Description NISZ LibreOffice Team 2018-11-23 09:53:56 UTC
Description:
Manual Column Break in DOCX documents created with Microsoft Word 2010 is lost when the document is exported in LibreOffice Writer.

Steps to Reproduce:
    1. Create a new document in Microsoft Word.
    2. On the Page Layout tab, in the Page Setup group, click Columns.
    3. Select Two.
    4. Type “=lorem(2)” and press Enter.
    5. On the Page Layout tab, in the Page Setup group, click Breaks.
    6. Choose Column.
    7. Type “=lorem(2)” and press Enter.
    8. On Insert tab, in the Illustrations group, click Shapes.
    9. Select a shape.
    10. Click in the text and create a shape with mouse pulling.
    11. Save the file as DOCX.
    12. Open the same file in LibreOffice Writer.
    13. Select File and Save As.
    14. Name the file.
    15. Reload the file.
    16. Compare the original file opened in Word and the exported file opened in Writer.

Actual Results:
Manual Column Break is lost.

Expected Results:
Column Breaks should have the same number as the original file opened in Microsoft Word 2010.


Reproducible: Always


User Profile Reset: No



Additional Info:
Comment 1 NISZ LibreOffice Team 2018-11-23 09:54:21 UTC
Created attachment 146944 [details]
Screenshot of the original and exported document side by side in Word and Writer.
Comment 2 NISZ LibreOffice Team 2018-11-23 09:54:42 UTC
Created attachment 146945 [details]
Example file from Word
Comment 3 NISZ LibreOffice Team 2018-11-23 09:55:02 UTC
Created attachment 146946 [details]
The original file saved by Writer
Comment 4 raal 2018-11-24 15:00:41 UTC
Confirm with Version: 6.2.0.0.beta1+
Build ID: 268364e35100b559f42d8c02b930c5cca1c84be7
CPU threads: 4; OS: Linux 4.15; UI render: default; VCL: gtk3;
Comment 5 raal 2018-11-24 16:07:26 UTC
This seems to have begun at the below commit.
Adding Cc: to  Miklos Vajna ; Could you possibly take a look at this one?
Thanks

commit aeea51a8818a5deb7b95ba0b758463ba1703e9c4
Author: Matthew Francis <mjay.francis@gmail.com>
Date:   Sat Mar 14 22:48:09 2015 +0800

    source-hash-c4a5f8c1afd42acb52d0ae9b4d6f42f3e87364d5
    
    commit c4a5f8c1afd42acb52d0ae9b4d6f42f3e87364d5
    Author:     Miklos Vajna <vmiklos@collabora.co.uk>
    AuthorDate: Tue Jul 8 14:41:10 2014 +0200
    Commit:     Miklos Vajna <vmiklos@collabora.co.uk>
    CommitDate: Tue Jul 8 15:35:47 2014 +0200
    
        MSWordExportBase: fix export of header/footer in case of multiple columns
    
        Regression from 263938c4a8789d881f8e736d317b6bcc09c3bce5 (fdo#73596
        [DOCX] Multiple Columns in Index, 2014-02-13), header / footer was lost
        in multi-column section. This fixes both DOC and DOCX export.
Comment 6 Justin L 2018-12-21 12:55:55 UTC
Created attachment 147740 [details]
columns2.docx: more paragraphs added so balanced and column break don't match

(In reply to raal from comment #5)
I get the same 4.4 bibisect result as you, but that specific commit just exposes several other things that happened in that time period from Feb till Jul.

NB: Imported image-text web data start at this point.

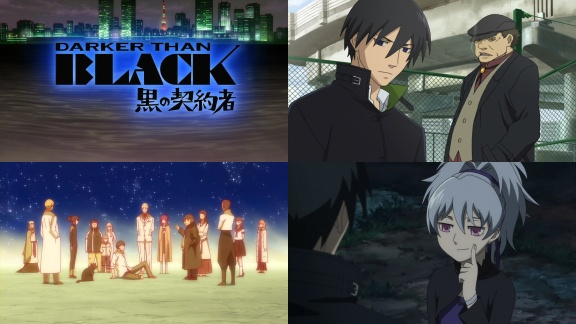 Darker Than Black - 흑의 계약자 - (DARKER..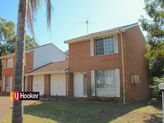 1/16 Arbroath Place, St Andrews NSW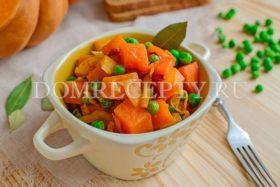 Овощное рагу с тыквой и капустой
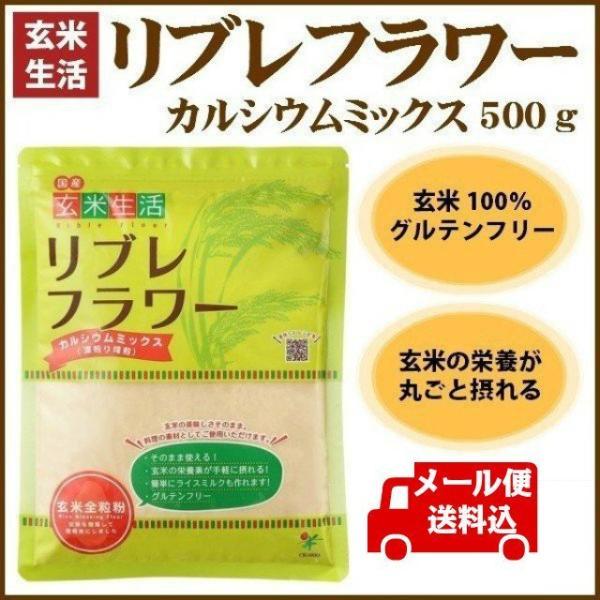 玄米粉 グルテンフリー ライスパウダーリブレフラワー(カルシウムミックス) 500g ダイエット メール便送料込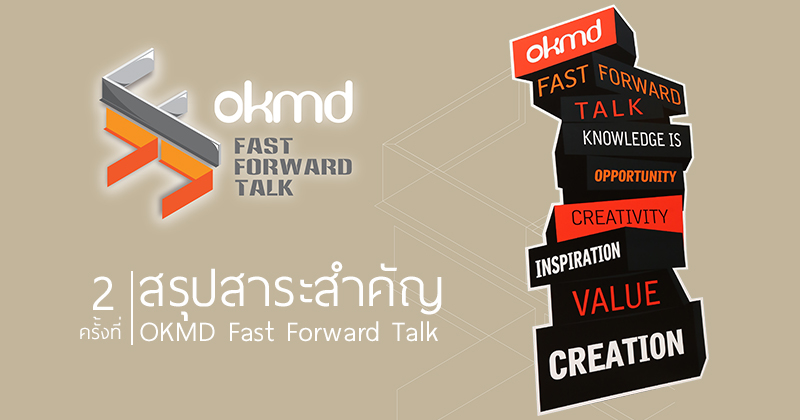 VDO clip | OKMD Fast Forward Talk ครั้งที่ 2
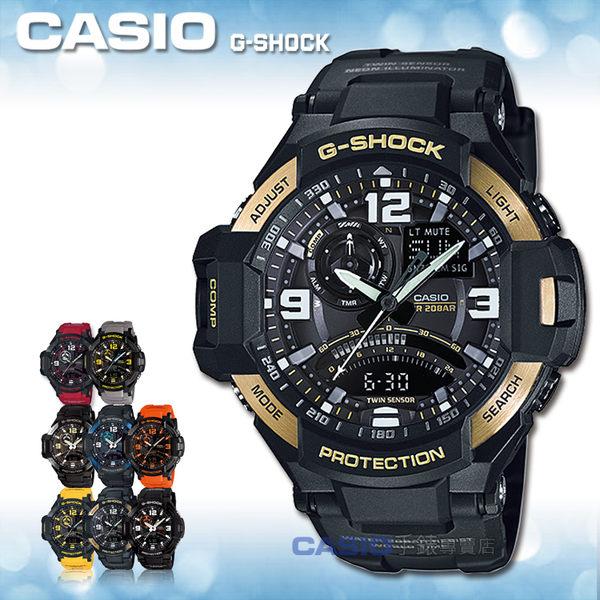 CASIO 卡西歐 手錶專賣店 G-SHOCK GA-1000-9G DR 男錶 橡膠錶帶 碼錶 黑金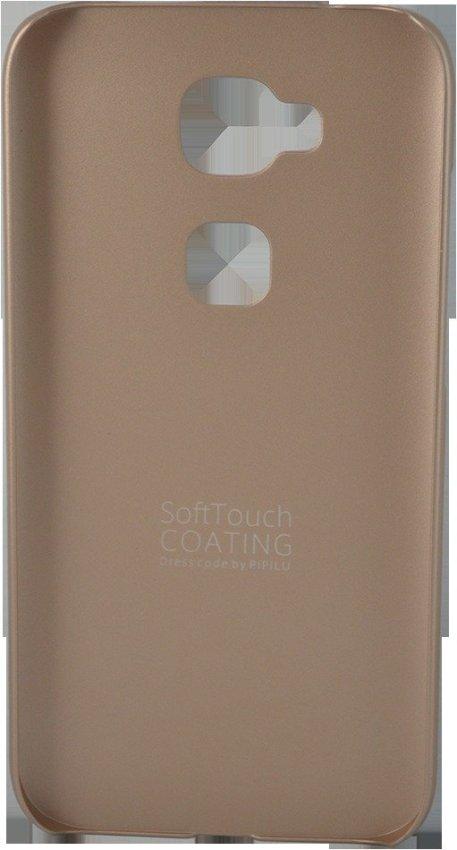 Pipilu Seven-days Case Untuk Huawei G8 - Gold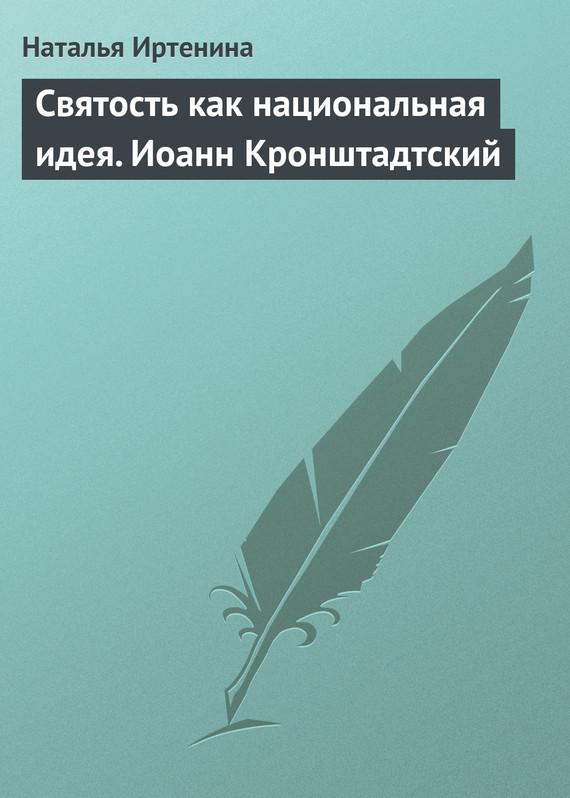Обложка книги Святость как национальная идея. Иоанн Кронштадтский, автор Иртенина, Наталья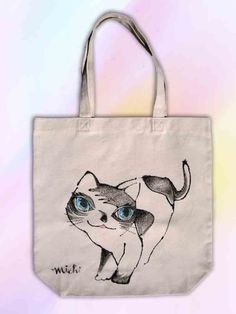 大きな目をした猫 My Works, Reusable Tote Bags, Cats, Products, Gatos, Cat, Kitty, Gadget, Kitty Cats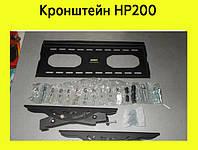 Крепеж настенный для телевизора HP-200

Although Word2003 still sees the manual break, the key problem to look for in bibisect4.4max is the loss of the column break, which actually happened from export commit 80fd9fb7209cfd5c0622ee99d59e42e6db32f021
    Author:     Umesh Kadam  @synerzip.com
    CommitDate: Thu May 22 02:31:53 2014 -0500
        fdo#78333 : SdtContent and a Shape overlapping causes corruption


The following commit should be ENTIRELY unrelated - even though reverting it visually "fixes" the original columns.docx.
commit d185204737031955c56a24356ed003d342548434
Author: Miklos Vajna <vmiklos@collabora.co.uk>
Date:   Thu Jul 17 14:59:19 2014 +0200
    DOCX import: set DontBalanceTextColumns=true for the last section ...
    ... if it has multiple columns.
    
    See wwSectionManager::InsertSegments() for the related binary import
    code which already did this.

There are two problems here. One is that the column break is being absorbed into the shape on import. Removing the shape also "fixes" the problem.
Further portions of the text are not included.